L'Explication Prémisse
Cet article dit simplement que, dans les départements d'outre-mer (Guadeloupe, Guyane, Martinique, Mayotte, La Réunion), on applique les mêmes règles que celles du « titre II, livre II » du Code du travail concernant les travailleurs étrangers — c’est‑à‑dire les règles sur l’entrée, le séjour et l’emploi des étrangers — sauf une exception prévue au deuxième alinéa de l’article L.5221‑7. En pratique, cela signifie que les procédures et obligations (autorisations de travail, contrôles, sanctions en cas d’emploi irrégulier…) qui valent en métropole valent aussi dans ces DOM, sous réserve de l’exception mentionnée.

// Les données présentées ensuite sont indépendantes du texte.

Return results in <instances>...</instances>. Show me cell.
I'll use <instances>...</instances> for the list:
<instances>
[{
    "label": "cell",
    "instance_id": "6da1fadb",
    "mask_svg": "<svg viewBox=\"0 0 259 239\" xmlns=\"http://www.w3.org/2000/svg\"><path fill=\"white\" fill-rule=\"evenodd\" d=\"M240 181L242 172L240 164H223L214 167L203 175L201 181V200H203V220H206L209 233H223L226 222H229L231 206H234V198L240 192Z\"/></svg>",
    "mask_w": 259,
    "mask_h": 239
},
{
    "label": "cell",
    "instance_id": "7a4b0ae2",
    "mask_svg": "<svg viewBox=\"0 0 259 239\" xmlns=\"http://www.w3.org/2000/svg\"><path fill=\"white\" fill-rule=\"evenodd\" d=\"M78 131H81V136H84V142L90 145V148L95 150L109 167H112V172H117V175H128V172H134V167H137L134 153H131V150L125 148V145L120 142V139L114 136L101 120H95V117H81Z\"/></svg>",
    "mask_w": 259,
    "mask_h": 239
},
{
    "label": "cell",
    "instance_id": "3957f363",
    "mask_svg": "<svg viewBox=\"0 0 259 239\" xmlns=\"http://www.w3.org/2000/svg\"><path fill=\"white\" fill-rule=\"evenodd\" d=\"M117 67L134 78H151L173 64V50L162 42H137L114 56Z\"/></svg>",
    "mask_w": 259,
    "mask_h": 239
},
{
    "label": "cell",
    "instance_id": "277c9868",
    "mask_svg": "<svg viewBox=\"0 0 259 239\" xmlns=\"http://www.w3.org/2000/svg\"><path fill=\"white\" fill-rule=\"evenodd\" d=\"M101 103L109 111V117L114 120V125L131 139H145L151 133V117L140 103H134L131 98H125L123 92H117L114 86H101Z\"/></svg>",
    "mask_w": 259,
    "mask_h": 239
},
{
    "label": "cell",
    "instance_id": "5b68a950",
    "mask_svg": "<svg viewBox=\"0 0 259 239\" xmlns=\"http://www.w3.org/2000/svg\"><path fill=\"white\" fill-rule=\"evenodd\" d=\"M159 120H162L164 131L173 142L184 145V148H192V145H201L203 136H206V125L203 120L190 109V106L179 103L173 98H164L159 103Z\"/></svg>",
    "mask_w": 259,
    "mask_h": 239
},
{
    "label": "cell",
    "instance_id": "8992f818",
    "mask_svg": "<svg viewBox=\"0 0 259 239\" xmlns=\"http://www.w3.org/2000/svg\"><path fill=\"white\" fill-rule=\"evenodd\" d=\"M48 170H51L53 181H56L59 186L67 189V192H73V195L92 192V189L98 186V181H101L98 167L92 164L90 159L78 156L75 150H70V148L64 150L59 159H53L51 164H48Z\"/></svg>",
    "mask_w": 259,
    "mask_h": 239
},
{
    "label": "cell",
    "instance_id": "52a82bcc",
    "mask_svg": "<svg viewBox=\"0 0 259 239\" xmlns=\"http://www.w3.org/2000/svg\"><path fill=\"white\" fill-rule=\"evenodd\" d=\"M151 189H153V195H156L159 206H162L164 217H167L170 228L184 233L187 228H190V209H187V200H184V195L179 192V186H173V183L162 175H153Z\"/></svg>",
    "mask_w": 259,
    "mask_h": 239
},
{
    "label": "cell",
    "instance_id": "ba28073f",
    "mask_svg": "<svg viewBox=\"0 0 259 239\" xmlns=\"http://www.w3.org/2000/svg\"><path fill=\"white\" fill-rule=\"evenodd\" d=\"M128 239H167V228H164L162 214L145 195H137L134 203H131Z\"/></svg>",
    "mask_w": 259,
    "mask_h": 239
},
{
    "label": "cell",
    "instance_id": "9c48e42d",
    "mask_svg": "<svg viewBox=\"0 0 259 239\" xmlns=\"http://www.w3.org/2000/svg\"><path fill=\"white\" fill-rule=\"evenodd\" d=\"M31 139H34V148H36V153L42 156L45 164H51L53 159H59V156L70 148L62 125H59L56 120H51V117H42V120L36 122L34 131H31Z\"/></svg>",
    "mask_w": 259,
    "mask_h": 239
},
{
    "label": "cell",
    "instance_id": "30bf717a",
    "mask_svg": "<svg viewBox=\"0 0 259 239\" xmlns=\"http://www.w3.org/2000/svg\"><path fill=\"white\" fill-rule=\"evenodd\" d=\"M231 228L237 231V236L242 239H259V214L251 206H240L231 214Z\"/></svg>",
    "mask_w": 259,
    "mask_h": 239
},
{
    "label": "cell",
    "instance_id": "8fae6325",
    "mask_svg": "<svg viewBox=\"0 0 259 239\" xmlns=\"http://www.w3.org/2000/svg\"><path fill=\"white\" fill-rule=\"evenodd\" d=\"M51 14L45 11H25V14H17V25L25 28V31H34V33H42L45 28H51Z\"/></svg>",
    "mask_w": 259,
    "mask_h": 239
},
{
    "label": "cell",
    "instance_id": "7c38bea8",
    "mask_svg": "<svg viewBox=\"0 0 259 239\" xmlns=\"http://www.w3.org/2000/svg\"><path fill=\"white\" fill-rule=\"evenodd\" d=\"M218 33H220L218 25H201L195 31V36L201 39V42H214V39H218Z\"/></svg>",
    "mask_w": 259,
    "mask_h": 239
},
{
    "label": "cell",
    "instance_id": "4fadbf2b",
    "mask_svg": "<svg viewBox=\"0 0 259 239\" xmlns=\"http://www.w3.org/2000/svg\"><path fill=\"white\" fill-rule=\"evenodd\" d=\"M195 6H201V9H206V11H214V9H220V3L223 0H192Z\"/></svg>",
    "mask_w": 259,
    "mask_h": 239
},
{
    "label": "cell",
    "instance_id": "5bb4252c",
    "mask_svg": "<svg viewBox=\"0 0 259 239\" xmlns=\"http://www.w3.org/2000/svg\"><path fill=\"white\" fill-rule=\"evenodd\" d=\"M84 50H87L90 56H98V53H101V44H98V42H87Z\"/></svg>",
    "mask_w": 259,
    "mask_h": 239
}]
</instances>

Une entreprise de construction basée en Martinique recrute un salarié non européen. Elle doit appliquer les mêmes règles que si elle recrutait en métropole : vérifier le droit au travail du candidat, obtenir éventuellement une autorisation de travail ou un titre de séjour adapté, faire les déclarations administratives requises et conserver les justificatifs. Si elle embauche sans respecter ces obligations, elle peut s’exposer aux mêmes sanctions que pour une embauche irrégulière en métropole. (Si la situation du salarié relève du deuxième alinéa de l’article L.5221‑7, il faudra vérifier l’exception prévue par cet alinéa.)
- Champ d’application territorial : Guadeloupe, Guyane, Martinique, Mayotte et La Réunion.
- Principe : les règles du titre II du livre II (régime des travailleurs étrangers) s’appliquent comme en métropole.
- Exception : le deuxième alinéa de l’article L.5221‑7 constitue une exclusion partielle à vérifier cas par cas.
- Conséquences pour l’employeur : même obligations de vérification du droit au travail, demandes d’autorisations, déclarations administratives et même régime de sanctions en cas d’emploi irrégulier.
- Conséquences pour le salarié étranger : droits et protections identiques à ceux prévus par le titre II (sauf l’exception mentionnée).
- Pratique recommandée : consulter le texte de l’article L.5221‑7 (2e alinéa) pour identifier l’exception et, en cas de doute, demander conseil à l’inspection du travail ou à un juriste spécialisé.